-------- DATASET EXCERPTS --------

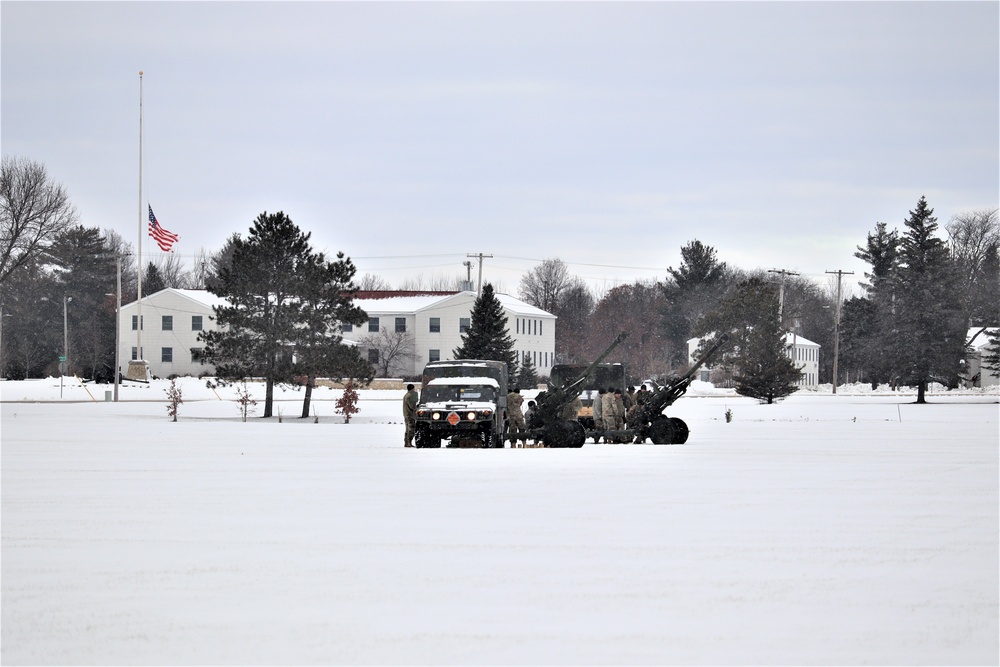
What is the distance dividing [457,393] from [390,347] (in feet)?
218

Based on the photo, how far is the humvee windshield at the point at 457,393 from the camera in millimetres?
31234

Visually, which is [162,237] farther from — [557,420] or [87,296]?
[557,420]

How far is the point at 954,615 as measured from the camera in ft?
34.1

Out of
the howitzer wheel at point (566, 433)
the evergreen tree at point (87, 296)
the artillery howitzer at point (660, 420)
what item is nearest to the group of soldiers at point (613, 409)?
the artillery howitzer at point (660, 420)

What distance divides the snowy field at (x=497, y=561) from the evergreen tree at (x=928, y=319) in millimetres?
49044

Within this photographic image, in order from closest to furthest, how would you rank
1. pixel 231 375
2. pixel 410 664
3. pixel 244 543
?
1. pixel 410 664
2. pixel 244 543
3. pixel 231 375

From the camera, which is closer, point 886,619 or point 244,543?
point 886,619

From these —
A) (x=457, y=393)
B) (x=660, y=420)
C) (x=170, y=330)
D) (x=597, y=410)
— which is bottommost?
(x=660, y=420)

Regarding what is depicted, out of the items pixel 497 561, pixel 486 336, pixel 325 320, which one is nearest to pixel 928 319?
pixel 486 336

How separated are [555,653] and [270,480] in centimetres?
1277

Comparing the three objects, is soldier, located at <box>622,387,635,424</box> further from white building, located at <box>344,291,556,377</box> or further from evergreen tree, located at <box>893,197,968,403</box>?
white building, located at <box>344,291,556,377</box>

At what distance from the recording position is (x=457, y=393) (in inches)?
1240

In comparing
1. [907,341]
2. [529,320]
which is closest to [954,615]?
[907,341]

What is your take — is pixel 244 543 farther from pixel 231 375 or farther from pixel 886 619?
pixel 231 375
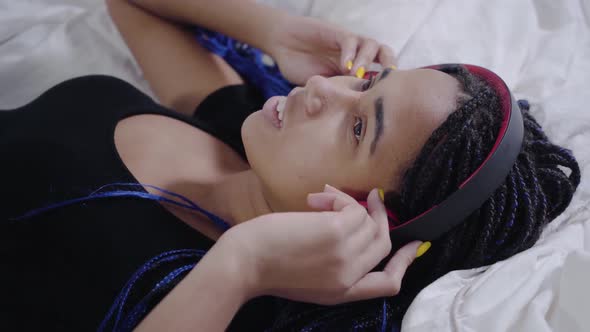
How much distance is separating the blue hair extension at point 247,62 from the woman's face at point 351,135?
469 millimetres

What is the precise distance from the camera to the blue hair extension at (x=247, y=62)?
4.41ft

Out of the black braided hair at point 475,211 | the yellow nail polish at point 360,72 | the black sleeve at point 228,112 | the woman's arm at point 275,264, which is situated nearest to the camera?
the woman's arm at point 275,264

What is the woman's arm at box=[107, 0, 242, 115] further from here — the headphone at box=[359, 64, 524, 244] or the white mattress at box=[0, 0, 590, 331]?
the headphone at box=[359, 64, 524, 244]

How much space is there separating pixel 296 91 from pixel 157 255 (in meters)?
0.38

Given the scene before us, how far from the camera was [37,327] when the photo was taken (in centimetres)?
84

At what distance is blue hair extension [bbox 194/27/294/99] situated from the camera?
1.34 meters

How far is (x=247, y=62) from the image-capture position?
141cm

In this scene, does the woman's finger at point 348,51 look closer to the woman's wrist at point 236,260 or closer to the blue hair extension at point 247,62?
the blue hair extension at point 247,62

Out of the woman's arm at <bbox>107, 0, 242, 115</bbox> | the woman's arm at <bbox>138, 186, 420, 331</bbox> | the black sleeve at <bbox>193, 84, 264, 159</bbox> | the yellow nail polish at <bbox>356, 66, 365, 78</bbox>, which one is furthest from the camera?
the woman's arm at <bbox>107, 0, 242, 115</bbox>

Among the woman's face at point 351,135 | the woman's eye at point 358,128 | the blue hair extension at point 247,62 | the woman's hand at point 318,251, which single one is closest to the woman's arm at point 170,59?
the blue hair extension at point 247,62

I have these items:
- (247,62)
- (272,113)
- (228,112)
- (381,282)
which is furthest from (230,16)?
(381,282)

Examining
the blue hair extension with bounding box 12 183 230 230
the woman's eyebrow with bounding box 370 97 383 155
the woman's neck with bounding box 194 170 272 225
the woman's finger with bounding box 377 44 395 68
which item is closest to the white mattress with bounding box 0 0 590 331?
the woman's finger with bounding box 377 44 395 68

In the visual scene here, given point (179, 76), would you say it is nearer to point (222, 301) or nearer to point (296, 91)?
point (296, 91)

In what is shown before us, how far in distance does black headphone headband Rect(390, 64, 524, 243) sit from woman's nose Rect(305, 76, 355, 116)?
0.23 metres
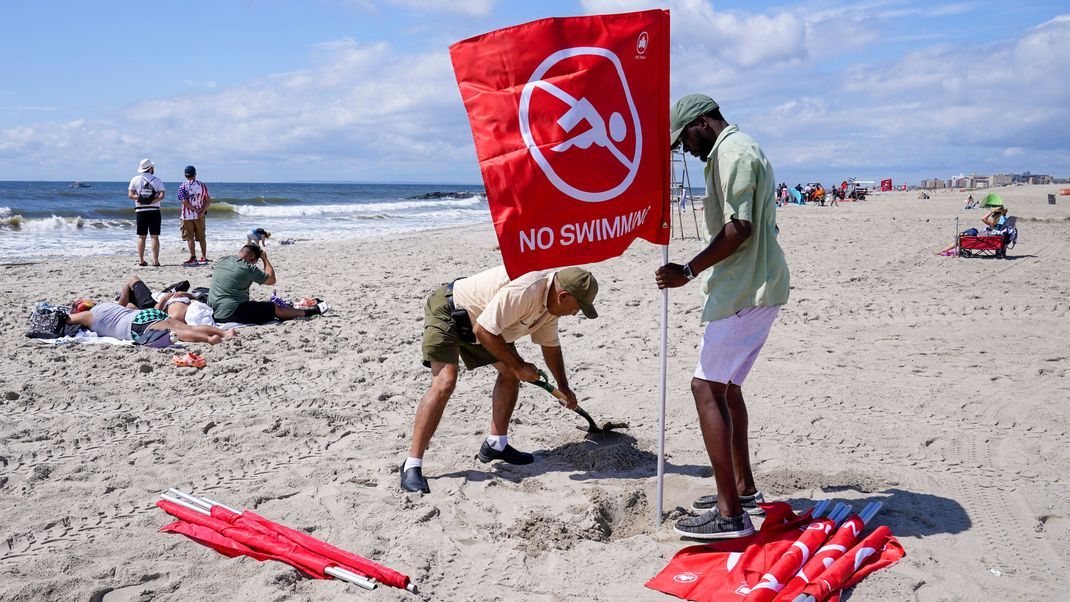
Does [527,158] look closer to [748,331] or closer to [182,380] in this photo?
[748,331]

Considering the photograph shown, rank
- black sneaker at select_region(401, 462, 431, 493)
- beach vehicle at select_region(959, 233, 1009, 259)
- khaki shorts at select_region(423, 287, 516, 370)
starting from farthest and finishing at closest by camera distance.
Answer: beach vehicle at select_region(959, 233, 1009, 259) → khaki shorts at select_region(423, 287, 516, 370) → black sneaker at select_region(401, 462, 431, 493)

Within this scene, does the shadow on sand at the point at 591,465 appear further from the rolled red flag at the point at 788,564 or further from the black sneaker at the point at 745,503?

--------

▶ [WHAT YOU NEED TO DO]:
Reproduce every line of the material precisely, omitting its pictures.

▶ [EXERCISE OUTPUT]:
What is the distance dividing [457,393] from [390,347] (in feet)?
218

Based on the photo, how far is the humvee windshield at the point at 457,393 from the camera in millimetres?
31234

Visually, which is [162,237] farther from — [557,420] or [87,296]?
[557,420]

How far is the point at 954,615 as measured from the camera in ft?
34.1

Out of
the howitzer wheel at point (566, 433)
the evergreen tree at point (87, 296)
the artillery howitzer at point (660, 420)
what item is nearest to the group of soldiers at point (613, 409)?
the artillery howitzer at point (660, 420)

What distance divides the snowy field at (x=497, y=561) from the evergreen tree at (x=928, y=319) in millimetres?
49044

Within this photographic image, in order from closest to furthest, how would you rank
1. pixel 231 375
2. pixel 410 664
3. pixel 244 543
?
1. pixel 410 664
2. pixel 244 543
3. pixel 231 375

From the camera, which is closer, point 886,619 or point 244,543?
point 886,619

From these —
A) (x=457, y=393)
B) (x=660, y=420)
C) (x=170, y=330)
D) (x=597, y=410)
— which is bottommost?
(x=660, y=420)

Regarding what is depicted, out of the items pixel 497 561, pixel 486 336, pixel 325 320, which one is nearest to pixel 928 319?
pixel 486 336

How separated are [555,653] and [270,480] in centimetres?
1277

Comparing the three objects, is soldier, located at <box>622,387,635,424</box> further from white building, located at <box>344,291,556,377</box> or further from evergreen tree, located at <box>893,197,968,403</box>?
white building, located at <box>344,291,556,377</box>

At what distance from the recording position is (x=457, y=393) (in inches)?
1240

In comparing
1. [907,341]
2. [529,320]
which is closest to [954,615]?
[907,341]

What is your take — is pixel 244 543 farther from pixel 231 375 or farther from pixel 886 619?
pixel 231 375
How much distance is separating the blue hair extension at point 247,62 from the woman's face at point 351,135?
469 millimetres

What is the precise distance from the camera to the blue hair extension at (x=247, y=62)?
4.41ft

Out of the black braided hair at point 475,211 | the yellow nail polish at point 360,72 | the black sleeve at point 228,112 | the woman's arm at point 275,264, which is situated nearest to the camera?
the woman's arm at point 275,264

What is the woman's arm at box=[107, 0, 242, 115] further from here — the headphone at box=[359, 64, 524, 244] or the white mattress at box=[0, 0, 590, 331]?
the headphone at box=[359, 64, 524, 244]

How much space is there separating pixel 296 91 from pixel 157 255 (in meters)?
0.38

Given the scene before us, how far from the camera was [37,327] when the photo was taken (in centimetres)?
84

At what distance is blue hair extension [bbox 194/27/294/99] situated from the camera?
1.34 meters

How far is (x=247, y=62) from the image-capture position?
141cm

In this scene, does the woman's finger at point 348,51 look closer to the woman's wrist at point 236,260 or closer to the blue hair extension at point 247,62?
the blue hair extension at point 247,62

Out of the woman's arm at <bbox>107, 0, 242, 115</bbox> | the woman's arm at <bbox>138, 186, 420, 331</bbox> | the black sleeve at <bbox>193, 84, 264, 159</bbox> | the yellow nail polish at <bbox>356, 66, 365, 78</bbox>, which one is furthest from the camera?
the woman's arm at <bbox>107, 0, 242, 115</bbox>

Among the woman's face at point 351,135 | the woman's eye at point 358,128 | the blue hair extension at point 247,62 | the woman's hand at point 318,251, which single one is closest to the woman's arm at point 170,59?
the blue hair extension at point 247,62

I have these items:
- (247,62)
- (272,113)
- (228,112)
- (381,282)
which is furthest from (230,16)?
(381,282)

Examining
the blue hair extension with bounding box 12 183 230 230
the woman's eyebrow with bounding box 370 97 383 155
the woman's neck with bounding box 194 170 272 225
the woman's finger with bounding box 377 44 395 68
which item is closest to the white mattress with bounding box 0 0 590 331?
the woman's finger with bounding box 377 44 395 68

In the visual scene here, given point (179, 76), would you say it is nearer to point (222, 301) or nearer to point (296, 91)?
point (296, 91)

In what is shown before us, how far in distance does black headphone headband Rect(390, 64, 524, 243) sit from woman's nose Rect(305, 76, 355, 116)?
0.23 metres
Does [527,158] look closer to [748,331] or closer to [182,380] in this photo?
[748,331]

Considering the photograph shown, rank
- black sneaker at select_region(401, 462, 431, 493)
- beach vehicle at select_region(959, 233, 1009, 259)
- khaki shorts at select_region(423, 287, 516, 370)
starting from farthest and finishing at closest by camera distance.
Answer: beach vehicle at select_region(959, 233, 1009, 259) → khaki shorts at select_region(423, 287, 516, 370) → black sneaker at select_region(401, 462, 431, 493)

Within this scene, does the shadow on sand at the point at 591,465 appear further from the rolled red flag at the point at 788,564 or further from the black sneaker at the point at 745,503?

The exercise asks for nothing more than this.